• _Task instructions_
Pull out each line in the items below that contains the word "separates".

• _Dataset rows_
- - - -

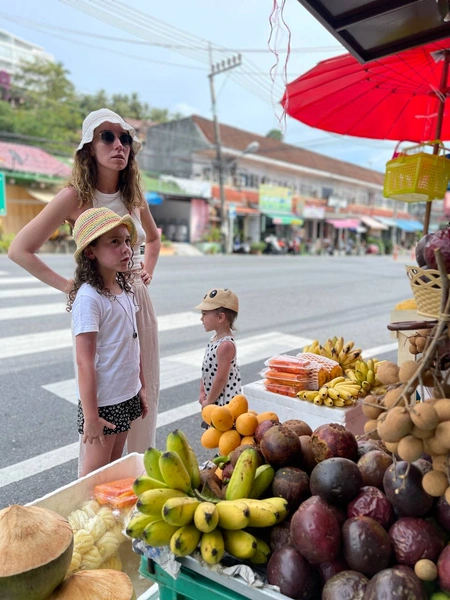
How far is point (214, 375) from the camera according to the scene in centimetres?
288

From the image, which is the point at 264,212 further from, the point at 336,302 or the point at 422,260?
the point at 422,260

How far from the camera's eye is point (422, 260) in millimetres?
1405

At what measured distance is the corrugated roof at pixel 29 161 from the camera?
2111 centimetres

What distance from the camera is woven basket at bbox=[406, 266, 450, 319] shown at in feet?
3.91

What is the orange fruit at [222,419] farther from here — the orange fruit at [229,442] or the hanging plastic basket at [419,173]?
the hanging plastic basket at [419,173]

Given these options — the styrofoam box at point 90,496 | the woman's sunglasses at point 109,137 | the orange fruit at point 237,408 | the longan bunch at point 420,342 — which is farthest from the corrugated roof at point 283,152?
the longan bunch at point 420,342

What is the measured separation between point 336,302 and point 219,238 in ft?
58.2

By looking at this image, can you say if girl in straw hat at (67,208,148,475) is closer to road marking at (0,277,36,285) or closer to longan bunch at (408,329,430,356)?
longan bunch at (408,329,430,356)

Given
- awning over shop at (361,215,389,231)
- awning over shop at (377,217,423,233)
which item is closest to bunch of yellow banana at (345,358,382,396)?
awning over shop at (361,215,389,231)

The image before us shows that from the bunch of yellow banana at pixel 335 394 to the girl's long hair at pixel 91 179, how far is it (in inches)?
60.2

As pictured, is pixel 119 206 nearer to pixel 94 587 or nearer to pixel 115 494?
pixel 115 494

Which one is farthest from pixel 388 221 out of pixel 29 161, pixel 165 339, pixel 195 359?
pixel 195 359

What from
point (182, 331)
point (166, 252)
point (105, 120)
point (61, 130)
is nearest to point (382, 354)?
point (182, 331)

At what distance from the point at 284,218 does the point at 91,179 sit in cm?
3128
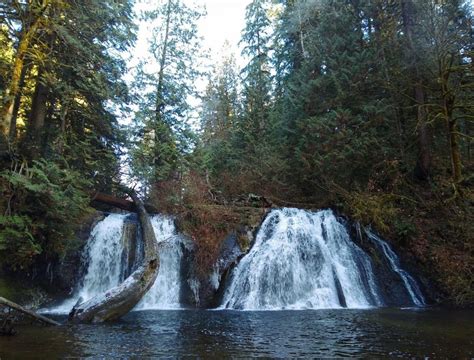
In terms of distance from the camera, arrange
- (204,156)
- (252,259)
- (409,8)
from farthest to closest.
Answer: (204,156) → (409,8) → (252,259)

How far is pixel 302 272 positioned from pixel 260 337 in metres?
5.57

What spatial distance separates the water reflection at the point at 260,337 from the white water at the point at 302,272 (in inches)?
78.6

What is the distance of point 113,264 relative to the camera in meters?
12.1

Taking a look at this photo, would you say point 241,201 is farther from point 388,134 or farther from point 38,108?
point 38,108

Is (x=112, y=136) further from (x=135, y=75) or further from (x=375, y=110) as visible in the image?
(x=375, y=110)

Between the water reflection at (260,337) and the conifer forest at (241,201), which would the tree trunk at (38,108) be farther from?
the water reflection at (260,337)

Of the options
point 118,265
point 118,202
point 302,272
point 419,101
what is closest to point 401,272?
point 302,272

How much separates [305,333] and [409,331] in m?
1.89

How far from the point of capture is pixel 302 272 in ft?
38.1

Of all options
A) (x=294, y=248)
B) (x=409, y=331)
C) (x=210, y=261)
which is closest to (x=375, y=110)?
(x=294, y=248)

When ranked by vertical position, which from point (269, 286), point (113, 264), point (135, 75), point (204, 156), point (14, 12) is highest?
point (135, 75)

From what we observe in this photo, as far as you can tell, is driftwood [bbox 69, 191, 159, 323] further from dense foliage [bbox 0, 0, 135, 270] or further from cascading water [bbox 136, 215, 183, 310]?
dense foliage [bbox 0, 0, 135, 270]

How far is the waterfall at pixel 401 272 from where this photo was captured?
37.7ft

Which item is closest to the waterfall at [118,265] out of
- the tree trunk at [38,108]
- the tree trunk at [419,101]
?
the tree trunk at [38,108]
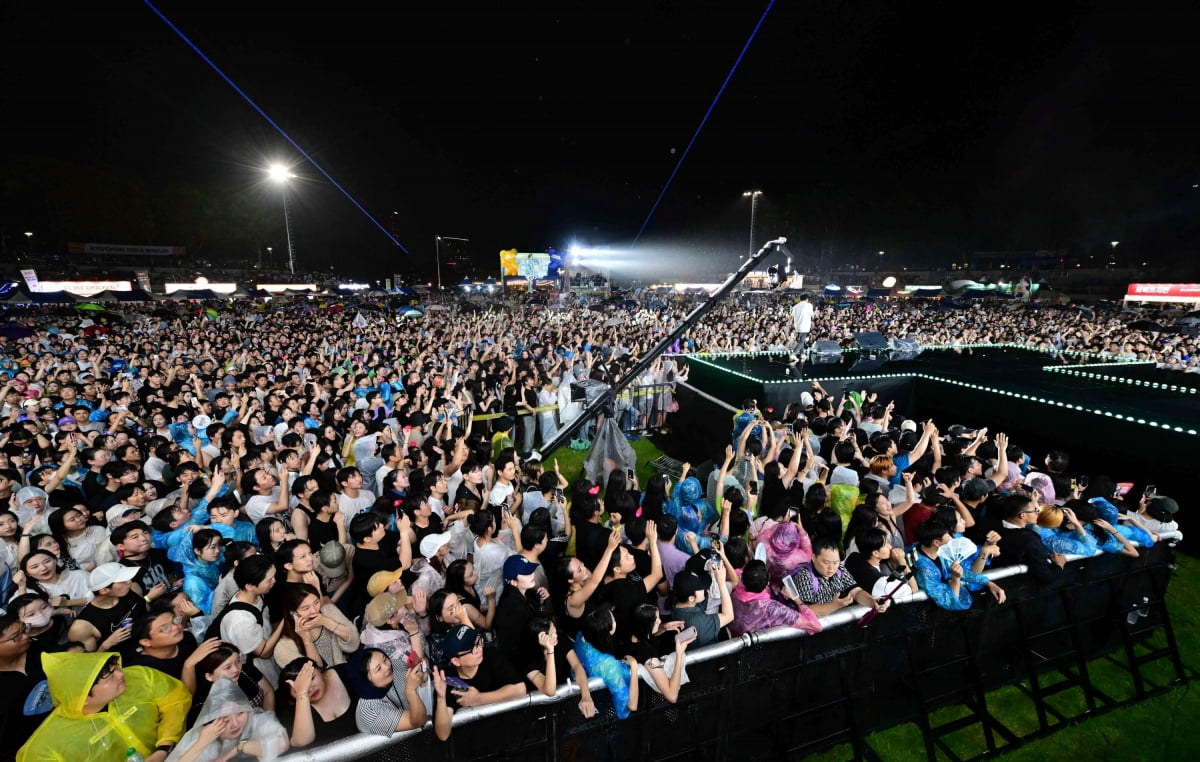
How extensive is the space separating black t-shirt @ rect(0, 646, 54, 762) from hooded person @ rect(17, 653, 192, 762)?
0.41m

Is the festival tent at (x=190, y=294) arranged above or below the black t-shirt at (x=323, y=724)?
above

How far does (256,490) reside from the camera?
4871 mm

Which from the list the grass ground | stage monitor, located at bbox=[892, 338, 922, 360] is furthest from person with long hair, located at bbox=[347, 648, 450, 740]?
stage monitor, located at bbox=[892, 338, 922, 360]

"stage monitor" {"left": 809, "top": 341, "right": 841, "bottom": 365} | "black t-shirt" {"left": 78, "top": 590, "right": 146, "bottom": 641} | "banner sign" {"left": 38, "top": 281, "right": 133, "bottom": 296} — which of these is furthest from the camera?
"banner sign" {"left": 38, "top": 281, "right": 133, "bottom": 296}

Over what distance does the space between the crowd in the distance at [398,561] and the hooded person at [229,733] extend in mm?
13

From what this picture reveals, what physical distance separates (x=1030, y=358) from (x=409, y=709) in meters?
17.1

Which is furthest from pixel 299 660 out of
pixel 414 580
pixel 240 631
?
pixel 414 580

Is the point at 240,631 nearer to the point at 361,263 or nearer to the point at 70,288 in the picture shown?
the point at 70,288

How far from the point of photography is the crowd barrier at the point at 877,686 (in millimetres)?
2750

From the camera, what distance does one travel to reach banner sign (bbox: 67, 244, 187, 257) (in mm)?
42094

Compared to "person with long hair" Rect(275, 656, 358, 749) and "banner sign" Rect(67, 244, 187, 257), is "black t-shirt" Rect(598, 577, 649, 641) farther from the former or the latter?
"banner sign" Rect(67, 244, 187, 257)

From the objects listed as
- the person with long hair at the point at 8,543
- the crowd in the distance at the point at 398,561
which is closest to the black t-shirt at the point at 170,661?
the crowd in the distance at the point at 398,561

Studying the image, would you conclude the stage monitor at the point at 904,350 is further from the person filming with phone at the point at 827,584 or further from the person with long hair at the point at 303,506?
→ the person with long hair at the point at 303,506

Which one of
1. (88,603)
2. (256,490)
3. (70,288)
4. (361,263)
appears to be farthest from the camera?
(361,263)
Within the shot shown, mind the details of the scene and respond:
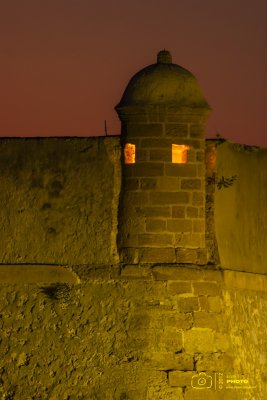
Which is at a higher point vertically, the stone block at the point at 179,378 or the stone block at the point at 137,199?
the stone block at the point at 137,199

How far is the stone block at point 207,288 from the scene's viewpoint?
12.7 metres

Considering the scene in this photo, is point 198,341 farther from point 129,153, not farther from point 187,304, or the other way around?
point 129,153

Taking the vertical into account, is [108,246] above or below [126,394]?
above

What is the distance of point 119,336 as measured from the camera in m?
12.6

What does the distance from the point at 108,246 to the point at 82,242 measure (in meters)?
0.26

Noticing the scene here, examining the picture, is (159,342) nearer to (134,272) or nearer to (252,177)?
(134,272)

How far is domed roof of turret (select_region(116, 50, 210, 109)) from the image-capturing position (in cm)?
1274

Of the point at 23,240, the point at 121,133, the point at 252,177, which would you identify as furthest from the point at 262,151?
the point at 23,240

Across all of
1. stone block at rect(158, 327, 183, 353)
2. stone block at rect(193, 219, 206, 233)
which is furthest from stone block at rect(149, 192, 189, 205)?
stone block at rect(158, 327, 183, 353)

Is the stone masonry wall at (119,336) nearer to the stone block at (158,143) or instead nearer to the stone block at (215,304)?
the stone block at (215,304)

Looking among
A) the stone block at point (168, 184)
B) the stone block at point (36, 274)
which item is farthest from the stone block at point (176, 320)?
the stone block at point (168, 184)

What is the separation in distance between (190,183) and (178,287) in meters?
1.05

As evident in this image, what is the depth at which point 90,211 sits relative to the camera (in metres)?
12.8

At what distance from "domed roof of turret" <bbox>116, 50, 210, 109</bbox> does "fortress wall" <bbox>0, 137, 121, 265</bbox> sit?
0.52 meters
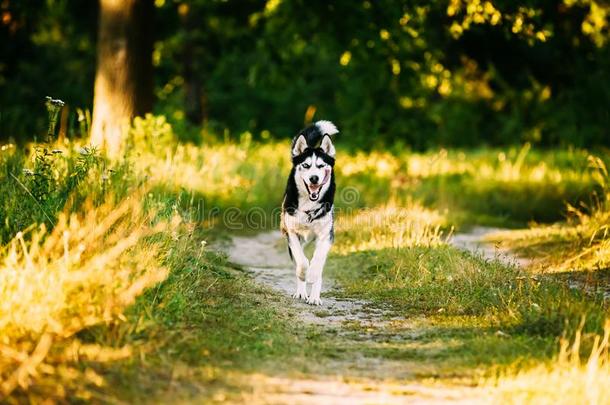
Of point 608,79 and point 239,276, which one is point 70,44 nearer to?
point 608,79

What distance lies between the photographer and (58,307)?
468 cm

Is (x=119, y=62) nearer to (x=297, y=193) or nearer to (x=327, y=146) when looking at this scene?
(x=327, y=146)

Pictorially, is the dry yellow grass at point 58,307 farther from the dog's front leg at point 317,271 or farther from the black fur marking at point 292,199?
the black fur marking at point 292,199

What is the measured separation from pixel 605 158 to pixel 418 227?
266 inches

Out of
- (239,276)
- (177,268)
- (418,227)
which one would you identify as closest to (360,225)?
(418,227)

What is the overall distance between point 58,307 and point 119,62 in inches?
298

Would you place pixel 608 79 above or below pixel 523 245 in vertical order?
above

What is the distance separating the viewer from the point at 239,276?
26.1 feet

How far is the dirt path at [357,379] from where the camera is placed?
Answer: 167 inches

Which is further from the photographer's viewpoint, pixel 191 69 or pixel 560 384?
pixel 191 69

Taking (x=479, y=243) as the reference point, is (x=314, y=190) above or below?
above

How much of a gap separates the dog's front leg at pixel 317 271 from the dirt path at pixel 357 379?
0.11m

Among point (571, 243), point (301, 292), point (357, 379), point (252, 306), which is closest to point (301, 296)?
point (301, 292)

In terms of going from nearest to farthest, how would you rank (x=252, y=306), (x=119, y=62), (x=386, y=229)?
1. (x=252, y=306)
2. (x=386, y=229)
3. (x=119, y=62)
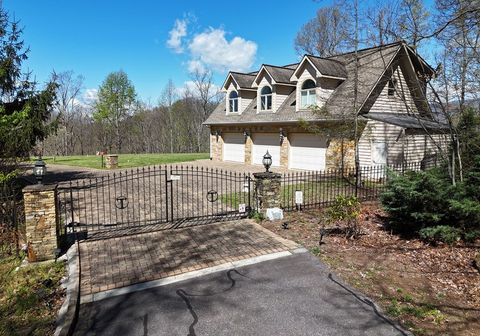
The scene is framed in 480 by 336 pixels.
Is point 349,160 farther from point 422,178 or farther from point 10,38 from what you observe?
point 10,38

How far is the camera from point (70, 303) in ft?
15.3

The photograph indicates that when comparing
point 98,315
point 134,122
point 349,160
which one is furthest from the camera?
point 134,122

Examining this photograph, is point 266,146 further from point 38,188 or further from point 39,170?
point 38,188

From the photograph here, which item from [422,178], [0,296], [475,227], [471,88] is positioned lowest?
[0,296]

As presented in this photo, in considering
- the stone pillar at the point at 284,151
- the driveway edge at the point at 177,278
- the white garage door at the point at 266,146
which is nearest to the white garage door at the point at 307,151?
the stone pillar at the point at 284,151

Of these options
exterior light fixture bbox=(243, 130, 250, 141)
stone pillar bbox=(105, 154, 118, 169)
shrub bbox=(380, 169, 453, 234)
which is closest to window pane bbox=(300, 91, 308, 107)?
exterior light fixture bbox=(243, 130, 250, 141)

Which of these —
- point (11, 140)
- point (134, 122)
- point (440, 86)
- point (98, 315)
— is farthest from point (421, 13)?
point (134, 122)

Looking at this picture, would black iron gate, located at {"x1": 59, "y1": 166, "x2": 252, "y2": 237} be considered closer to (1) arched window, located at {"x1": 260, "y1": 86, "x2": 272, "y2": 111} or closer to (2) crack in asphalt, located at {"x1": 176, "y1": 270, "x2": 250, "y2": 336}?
(2) crack in asphalt, located at {"x1": 176, "y1": 270, "x2": 250, "y2": 336}

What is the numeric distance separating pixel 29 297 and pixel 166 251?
247 cm

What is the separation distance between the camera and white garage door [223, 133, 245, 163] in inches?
914

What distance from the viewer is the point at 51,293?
16.7 ft

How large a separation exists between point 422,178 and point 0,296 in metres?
8.79

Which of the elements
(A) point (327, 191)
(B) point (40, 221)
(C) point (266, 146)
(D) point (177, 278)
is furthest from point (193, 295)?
(C) point (266, 146)

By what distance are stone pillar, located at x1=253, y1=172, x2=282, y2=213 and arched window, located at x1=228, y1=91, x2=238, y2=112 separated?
49.6 feet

- - - -

• _Result below_
What spatial distance separates the water reflection at the point at 260,337 from the white water at the point at 302,272 (in inches)?
How much separates [305,333] and [409,331] in m?
From what this picture reveals, what physical distance separates (x=1030, y=358) from (x=409, y=709) in meters?
How much of a gap separates the dog's front leg at pixel 317 271 from the dirt path at pixel 357 379?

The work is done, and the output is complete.